* [Explore the material]
(a) List every person named in the passage about a possible U.S. strike on Syria.
(b) Pick up the passage about a possible U.S. strike on Syria after its last sentence and carry it on.
(Document excerpt)
In yesterday's New York Times, Yale law professors Oona Hathaway and Scott Shapiro engage the question of whether the U.S. ought to unilaterally strike at Syria despite the absence of a U.N. Security Council authorization. Hathaway and Shapiro suggest, though they don't quite declare, that the answer is no. Striking without U.N. approval, they note, would violate the U.N. Charter to which the U.S. is a party and thus would be illegal. Doing so would set a precedent that would make it easier for other nations, in the future, to take unilateral military action, perhaps with less justification than the U.S. (in light of Syria's use of chemical weapons on its own people) now can claim. This in turn would threaten to return the world to the pre-U.N. status quo in which nations (at least powerful nations) routinely struck at other nations on trumped-up grounds. "The question Congress and Mr. Obama must ask now," write Hathaway and Shapiro, "is whether employing force to punish Mr. Assad’s use of chemical weapons is worth endangering the fragile international order that is World War II’s most significant legacy."
(End Document excerpt)
(Recorded data)
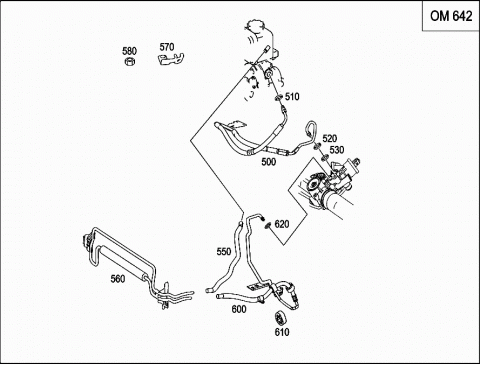 OM 642

580
570
510
520
530
500
620
550
560
600
610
(End Recorded data)
* [Set of answers]
(a) Oona Hathaway, Scott Shapiro, Mr. Obama, Mr. Assad

(b)
I think this is the right way to put the question, although there is some nuance here that, to their credit, Hathaway and Shapiro seem to recognize. The temptation for many Americans, including many lawyers, will be to question whether international law is really the sort of law that imposes an obligation of obedience on its subjects, particularly in the face of a pressing moral crisis like Assad's use of chemical weapons. But international law is law; as a party to the U.N. Charter, the United States has an obligation to respect its authority just as Americans have an obligation to respect the authority of our Constitution and laws. (Indeed one could argue that the U.N. Charter has more binding force than most domestic laws. After all, the U.S. voluntarily became a party to the charter, but among U.S. citizens, only naturalized citizens and government officials have affirmatively sworn allegiance to the U.S. government and its laws.)
The fact that international law, including the U.N. Charter, is legally binding on the United States does not end the debate, however. Even valid law cannot impose an absolute, indefeasible obligation to obey its commands; sometimes the demands of morality outstrip those of law. This is why I like the way Hathaway and Shapiro have put the issue, as a choice between the arguments for obeying the law (preserving "fragile international order") and the arguments for disobeying it in the name of morality (punishing Assad's use of chemical weapons -- and, one might add, possibly deterring their future use). It's important to recognize that the presence of valid law implies a choice, not a blind duty of obedience. If the law generally is good law, of course, then in the vast majority of cases the choice is an easy one, so easy perhaps that it doesn't seem like a choice at all: Of course we should obey the law. But in some extraordinary cases the choice becomes very hard, because obeying the law is likely to bring dire moral consequences. The Syria situation seems to me like such an extraordinary case. There is much to be said for disobeying the law in this instance in the name of preventing a greater evil.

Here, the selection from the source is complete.